La canonizzazione mi fa pensare ai miei genitori, a mia mamma, ottantacinquenne e con una devozione particolare per Allamano, alla sua vita semplice e piena di sacrifici, alla sua pazienza e ricerca di una qualità di vita migliore per noi figli, al suo fare il bene nel silenzio.

Penso che la canonizzazione del fondatore possa trasmettere a ognuno di noi una forza spirituale maggiore, nel vivere il suo messaggio per essere d’esempio a quanti ci circondano nella ricerca continua di fare bene il bene.

19 Maggio 2002 : sx, Suor Maria Ines Patigno , Fedrigoni padre Paolo , Marengo padre .Giorgio , Suor Lucia Bartolomasi hanno appena ricevuto il Mandato per la Mongolia.

Suor Emma Piera Casali, missionaria italiana in Mozambico e Guinea-Bissau

Per me Giuseppe Allamano è un ammirabile missionario. Anche se non ha avuto la gioia di lavorare direttamente in missione, ha saputo offrire ai suoi missionari e missionarie una metodologia valida, feconda, dallo sguardo aperto alle sfide e allo sviluppo in ogni tempo, in armonia con le diverse realtà che incontriamo nel nostro mondo.

Lui voleva che le sue missionarie vivessero in intima comunione con Cristo, Figlio e primo missionario del Padre, che dessero priorità alla testimonianza di vita, all’ascolto, alla preparazione della persona, alla conoscenza della realtà per programmare e valutare insieme, in comunione e unità d’intenti.

Nei miei sessanta anni di vita missionaria, ho sperimentato la fecondità della sua metodologia quando sapevo sedermi accanto al fratello o la sorella in attento ascolto e interessamento, dimostrando che in quel momento la cosa più importante era la sua storia, i suoi problemi e per questo nasceva la fiducia, la confidenza e il desiderio sincero di conoscersi.

Quando nella catechesi, negli incontri di formazione, ho cercato di far precedere all’annuncio di Gesù Cristo la conoscenza, i desideri, i progetti, le reazioni delle persone, ho toccato con mano la validità e l’efficacia di tale metodologia. Questo metodo anche oggi è attuale: il mondo moderno non ha fame e sete di bravi predicatori, ma bensì di autentici testimoni.
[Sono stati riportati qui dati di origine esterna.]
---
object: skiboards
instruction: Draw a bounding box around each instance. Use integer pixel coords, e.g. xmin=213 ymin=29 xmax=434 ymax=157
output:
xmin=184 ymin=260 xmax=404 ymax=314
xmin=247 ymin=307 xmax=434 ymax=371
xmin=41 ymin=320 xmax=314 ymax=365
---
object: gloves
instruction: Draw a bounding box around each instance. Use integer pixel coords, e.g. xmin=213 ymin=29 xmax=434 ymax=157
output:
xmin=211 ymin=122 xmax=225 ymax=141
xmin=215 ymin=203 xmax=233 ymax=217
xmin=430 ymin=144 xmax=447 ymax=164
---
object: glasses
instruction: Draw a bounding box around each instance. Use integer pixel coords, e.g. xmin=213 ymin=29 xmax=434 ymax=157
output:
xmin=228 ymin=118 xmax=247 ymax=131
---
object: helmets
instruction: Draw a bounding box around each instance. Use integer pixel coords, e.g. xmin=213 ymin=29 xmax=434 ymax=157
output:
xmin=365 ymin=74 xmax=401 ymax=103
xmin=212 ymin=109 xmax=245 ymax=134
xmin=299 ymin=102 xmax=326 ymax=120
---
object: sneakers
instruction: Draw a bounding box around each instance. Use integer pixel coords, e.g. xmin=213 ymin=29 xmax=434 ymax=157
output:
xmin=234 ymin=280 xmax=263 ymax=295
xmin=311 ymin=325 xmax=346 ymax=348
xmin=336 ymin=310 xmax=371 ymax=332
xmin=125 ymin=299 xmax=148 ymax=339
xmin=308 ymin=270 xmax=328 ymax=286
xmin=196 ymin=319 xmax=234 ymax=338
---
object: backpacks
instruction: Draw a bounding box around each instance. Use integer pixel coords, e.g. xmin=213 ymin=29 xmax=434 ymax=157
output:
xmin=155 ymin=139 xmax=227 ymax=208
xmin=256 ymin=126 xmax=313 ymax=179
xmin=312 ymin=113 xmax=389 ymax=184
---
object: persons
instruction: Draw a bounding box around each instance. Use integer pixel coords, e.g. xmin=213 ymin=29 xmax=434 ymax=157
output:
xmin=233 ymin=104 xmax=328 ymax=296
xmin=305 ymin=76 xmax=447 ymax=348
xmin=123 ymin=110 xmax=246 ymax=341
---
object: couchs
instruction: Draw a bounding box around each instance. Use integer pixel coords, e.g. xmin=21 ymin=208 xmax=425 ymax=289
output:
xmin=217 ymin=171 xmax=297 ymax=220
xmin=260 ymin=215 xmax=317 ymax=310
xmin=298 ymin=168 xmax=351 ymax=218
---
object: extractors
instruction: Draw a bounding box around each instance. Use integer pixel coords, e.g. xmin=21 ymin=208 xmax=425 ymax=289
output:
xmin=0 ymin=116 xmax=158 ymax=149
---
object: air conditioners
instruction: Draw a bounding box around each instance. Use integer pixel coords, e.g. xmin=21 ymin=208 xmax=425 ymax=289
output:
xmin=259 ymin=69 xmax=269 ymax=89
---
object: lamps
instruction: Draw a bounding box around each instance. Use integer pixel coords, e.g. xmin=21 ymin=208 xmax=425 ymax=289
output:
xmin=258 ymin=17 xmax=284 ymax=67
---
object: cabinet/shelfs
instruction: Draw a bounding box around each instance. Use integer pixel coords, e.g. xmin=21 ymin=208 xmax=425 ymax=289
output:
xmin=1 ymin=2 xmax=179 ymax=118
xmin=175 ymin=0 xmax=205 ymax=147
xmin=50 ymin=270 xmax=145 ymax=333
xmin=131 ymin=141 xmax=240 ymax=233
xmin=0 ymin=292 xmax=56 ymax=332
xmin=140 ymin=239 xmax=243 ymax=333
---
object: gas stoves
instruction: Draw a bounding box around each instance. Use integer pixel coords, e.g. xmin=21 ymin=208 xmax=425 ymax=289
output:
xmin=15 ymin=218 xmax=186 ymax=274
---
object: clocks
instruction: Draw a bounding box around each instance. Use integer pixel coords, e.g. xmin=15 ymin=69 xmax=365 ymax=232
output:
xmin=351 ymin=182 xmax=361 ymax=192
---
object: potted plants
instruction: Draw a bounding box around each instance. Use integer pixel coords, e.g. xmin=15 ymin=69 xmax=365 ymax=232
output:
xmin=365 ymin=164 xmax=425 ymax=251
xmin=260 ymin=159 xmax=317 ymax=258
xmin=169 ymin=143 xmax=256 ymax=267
Vivendo e applicando questa metodologia nella mia vita missionaria ho potuto vedere come il Signore, per mezzo nostro, trasforma l’ambiente e il cuore delle persone.

Padre Marcos Sang Hun Im, missionario coreano in Argentina

Come sappiamo, Giuseppe Allamano aveva il sogno di andare in missione, ma a causa della sua salute non ha potuto realizzarlo. Invece di rinunciare a sognare, ha conservato il desiderio nel suo cuore ardente. Con il passare del tempo, il Signore gli ha proposto un altro modo per realizzarlo: inviare altri in missione. Secondo l’esperienza della vita missionaria, non sempre possiamo realizzare tutto ciò che vogliamo o avere il successo che speriamo. Per questo a volte siamo delusi di non vedere subito i frutti dei nostri sforzi. La testimonianza di Allamano ci dice chiaramente che il lavoro missionario è opera del Signore. Egli ne è il soggetto e il protagonista, mentre noi siamo solo dei servitori. Se il nostro sogno coincide con quello del Signore, Egli lo realizzerà a tempo debito secondo la sua via attraverso tutto il nostro essere. Attendere i tempi del Signore con pazienza e fiducia è il messaggio importante di oggi.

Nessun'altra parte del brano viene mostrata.